Case report of severe acute anterior chamber inflammation leading to formation of hypopyon following corneal instillation of cyanoacrylate adhesive

Dr Christopher Go1, Dr Philomena McNamara1, A.Prof Nitin Verma1

1Royal Hobart Hospital, Hobart, Australia


Cyanoacrylate has been used in the management of corneal perforations since 1968. Cyanoacrylate’s side effects are well documented in animal experiments and clinical case reports including instillation into the anterior chamber. We report a case of severe acute anterior chamber inflammation with hypopyon formation following corneal instillation of cyanoacrylate. To our knowledge, this is the first reported case of hypopyon formation resulting from cyanoacrylate toxicity in the literature.

A 48 year old male was referred by a private ophthalmologist for a left 0.2mm paracentral perforation with a 5 year history of bilateral peripheral ulcerative keratitis of unknown cause. He has been treated with long-term QID topical fluorometholone acetate and ofloxacin for over 1 year and has a resultant white cataract. He also has significant atopy from hyper-IgE managed by the dermatologist with mycophenalate and is on patanol to minimise exacerbation of PUK. This patient was managed with cyanoacrylate via a syringe in emergency with bandage contact lens and hourly topical antibiotics. 36 hours later, he was found to have a 1mm hypopyon with 4+ AC activity. This resolved gradually over 1 week and there was no growth on both his vitreous and AC tap.

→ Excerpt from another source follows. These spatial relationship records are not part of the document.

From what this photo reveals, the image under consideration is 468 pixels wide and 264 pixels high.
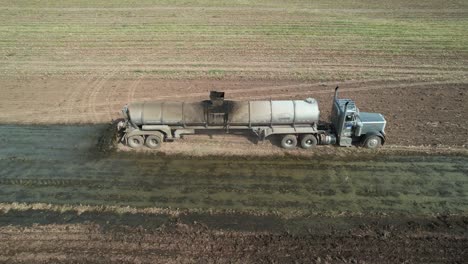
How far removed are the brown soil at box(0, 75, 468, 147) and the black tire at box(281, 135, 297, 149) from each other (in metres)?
4.15

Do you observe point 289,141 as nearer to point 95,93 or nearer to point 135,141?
point 135,141

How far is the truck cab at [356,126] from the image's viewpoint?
19.0 meters

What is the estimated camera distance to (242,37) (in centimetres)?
3675

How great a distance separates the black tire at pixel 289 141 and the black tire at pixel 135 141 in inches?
289

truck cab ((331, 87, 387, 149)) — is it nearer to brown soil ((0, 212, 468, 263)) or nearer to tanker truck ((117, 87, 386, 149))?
tanker truck ((117, 87, 386, 149))

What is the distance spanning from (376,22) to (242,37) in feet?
52.6

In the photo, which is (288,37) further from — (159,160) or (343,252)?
(343,252)

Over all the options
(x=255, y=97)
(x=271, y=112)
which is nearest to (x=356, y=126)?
(x=271, y=112)

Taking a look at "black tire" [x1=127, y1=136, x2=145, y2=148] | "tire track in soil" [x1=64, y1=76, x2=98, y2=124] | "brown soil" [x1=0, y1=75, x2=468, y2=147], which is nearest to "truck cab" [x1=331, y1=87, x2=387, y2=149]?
"brown soil" [x1=0, y1=75, x2=468, y2=147]

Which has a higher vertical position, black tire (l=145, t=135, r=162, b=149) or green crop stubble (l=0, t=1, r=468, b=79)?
green crop stubble (l=0, t=1, r=468, b=79)

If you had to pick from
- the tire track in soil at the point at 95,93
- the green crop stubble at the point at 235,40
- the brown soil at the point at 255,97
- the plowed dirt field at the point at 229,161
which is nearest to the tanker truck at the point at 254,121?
the plowed dirt field at the point at 229,161

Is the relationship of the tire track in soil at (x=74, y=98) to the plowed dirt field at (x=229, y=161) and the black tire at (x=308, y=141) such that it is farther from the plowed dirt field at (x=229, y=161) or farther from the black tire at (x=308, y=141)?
the black tire at (x=308, y=141)

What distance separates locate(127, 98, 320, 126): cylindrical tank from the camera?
747 inches

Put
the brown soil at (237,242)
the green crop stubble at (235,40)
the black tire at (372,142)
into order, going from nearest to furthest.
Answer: the brown soil at (237,242), the black tire at (372,142), the green crop stubble at (235,40)
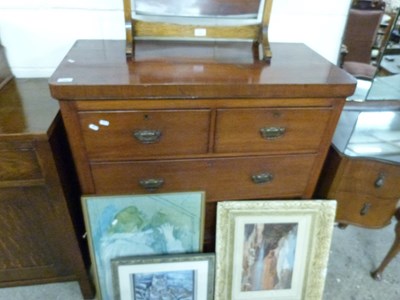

Given the negative taps, the authors believe this was a reactive response to cyanoacrylate from either; inadvertent entry into the anterior chamber from the application technique, or a severe inflammatory response given the patient’s significant atopic profile. This case report reminds clinicians of the synthetic non-biodegradable nature and toxicity profile of cyanoacrylate and the importance to follow the recommended patch technique by Vote to maximises superficial application only. Also, clinicians should consider the biodegradable fibrin glue if there is a significant history of atopy.


Philomena McNamara is a PGY 3 unaccredited ophthalmology registrar Royal Hobart Hospital. She completed her internship and residency at the Wollongong Hospital after studying medicine at the University of Sydney.